In the previous blog post, we introduced the background, motivation, objectives, challenges, and goals of this experiment in identifying programming languages in code files.
Introduction
In this post, will go through the benchmarking, testing, and analysis methods that I’m employing in more detail.
Benchmarking procedure
First we’ll go through the benchmarking protocol, called Programming Language Identification (PLI) that we’ve been utilizing on the CodeCommons project [1].
As I’d gone over in the previous post, the project has been heavily making use of the Linguist dataset from GitHub for prototyping and testing prior to full execution on the Software Heritage (SWH) archive [2].
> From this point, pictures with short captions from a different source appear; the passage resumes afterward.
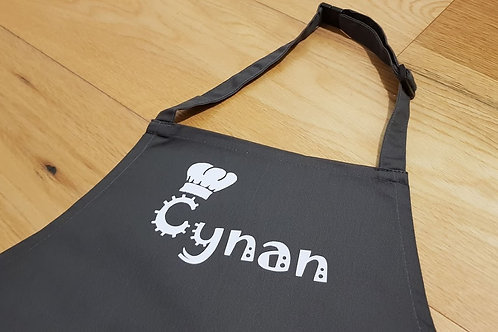 Child's Apron - Chef Hat Design
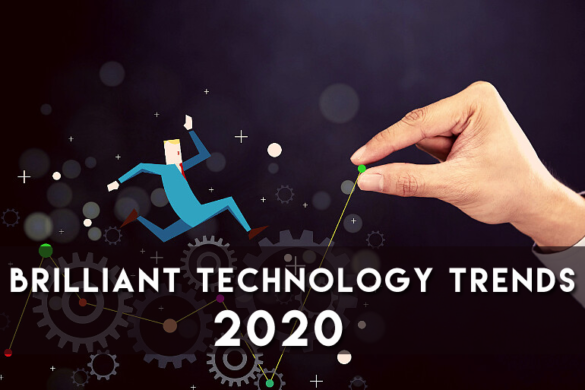 Brilliant Technology Trends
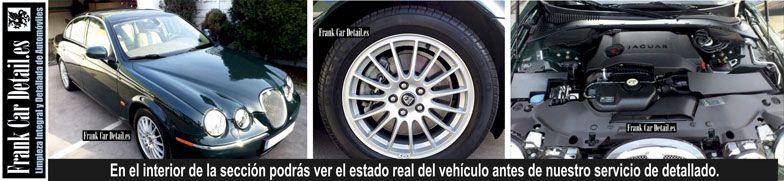 Así quedó el Jaguar después del detallado en Frank Car Detail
With this dataset, we run the
- selected utility across
- each of the 3039 dataset files
one by one, recording the results.
We receive the results in a parseable .json format.
Accuracy benchmarking
We receive the results of accuracy benchmarking in benchmark-<utility_name>-output.json and they look somewhat like this:
{
"results": [
{
"filename": "/samples/Prolog/dleak-report",
"output": "{\"/samples/Prolog/dleak-report\":{\"lines\":11,\"sloc\":8,\"type\":\"Text\",\"mime_type\":\"text/plain\",\"language\":\"Prolog\",\"large\":false,\"generated\":false,\"vendored\":false}}\n"
},
{
"filename": "/samples/Prolog/plunit_test_example.plt",
"output": "{\"/samples/Prolog/plunit_test_example.plt\":{\"lines\":11,\"sloc\":7,\"type\":\"Text\",\"mime_type\":\"application/vnd.hp-HPGL\",\"language\":\"Prolog\",\"large\":false,\"generated\":false,\"vendored\":false}}\n"
},
{
"filename": "/samples/Prolog/logic-problem.pro",
"output": "{\"/samples/Prolog/logic-problem.pro\":{\"lines\":68,\"sloc\":60,\"type\":\"Text\",\"mime_type\":\"text/plain\",\"language\":\"Prolog\",\"large\":false,\"generated\":false,\"vendored\":false}}\n"
}
]
}
In each entry, we first have the filename, followed by the “output,” including numerous elements of metadata, among which is the identified programming language.
Speed benchmarking
Similarly, we have the speed-related metrics in a benchmark-<utility_name>-hyperfine.json file.
{
"results": [
{
"command": "github-linguist --json '/samples/Prolog/dleak-report' > /results/tmp_file",
"mean": 0.39646997458,
"stddev": null,
"median": 0.39646997458,
"user": 0.36022556,
"system": 0.03594272,
"min": 0.39646997458,
"max": 0.39646997458,
"times": [
0.39646997458
],
"exit_codes": [
0
],
"parameters": {
"filename": "/samples/Prolog/dleak-report"
}
},
{
"command": "github-linguist --json '/samples/Prolog/plunit_test_example.plt' > /results/tmp_file",
"mean": 0.40772620558,
"stddev": null,
"median": 0.40772620558,
"user": 0.36764456,
"system": 0.03987772,
"min": 0.40772620558,
"max": 0.40772620558,
"times": [
0.40772620558
],
"exit_codes": [
0
],
"parameters": {
"filename": "/samples/Prolog/plunit_test_example.plt"
}
},
{
"command": "github-linguist --json '/samples/Prolog/logic-problem.pro' > /results/tmp_file",
"mean": 0.40617827458,
"stddev": null,
"median": 0.40617827458,
"user": 0.38222656,
"system": 0.023823719999999996,
"min": 0.40617827458,
"max": 0.40617827458,
"times": [
0.40617827458
],
"exit_codes": [
0
],
"parameters": {
"filename": "/samples/Prolog/logic-problem.pro"
}
}
]
}
With numerous speed-related metrics, namely the time that it required to analyze the file in question.
Analysis
With these benchmark results of accuracy and speed, we are able to analyze the results. Using Pandas data frames and NumPy, we produce numerous analyses in the realm of accuracy and speed.
Accuracy analyses
Amongst several analyses, we produce the
- Success count per language
- Success rate per language
- List of discrepancy files
- Final accuracy statistics
Finally, we produce graphs, visually representing the general accuracy of the utility.

Speed analyses
In this analysis, we produce the
- execution time per file
- execution time per programming language
Likewise, we produce a graph, visually representing general speed of the utility.

Further references
A full example directory of a full analysis can be found here.
Conclusion
Having discussed the result of the programming language identification benchmarking and the analysis format, we’ll discuss initial results of programming language identification benchmarking in the next post.
References
[1] “PLI Benchmark,” CodeCommons GitLab repository, 20 Nov. 2024. [Online]. Available: https://gitlab.softwareheritage.org/teams/codecommons/pli-benchmark (access restricted).
[2] GitHub, Inc., “Linguist sample files dataset,” GitHub Linguist repository, commit a7e40d3, 2025. [Online]. Available: https://github.com/github-linguist/linguist/tree/main/samples.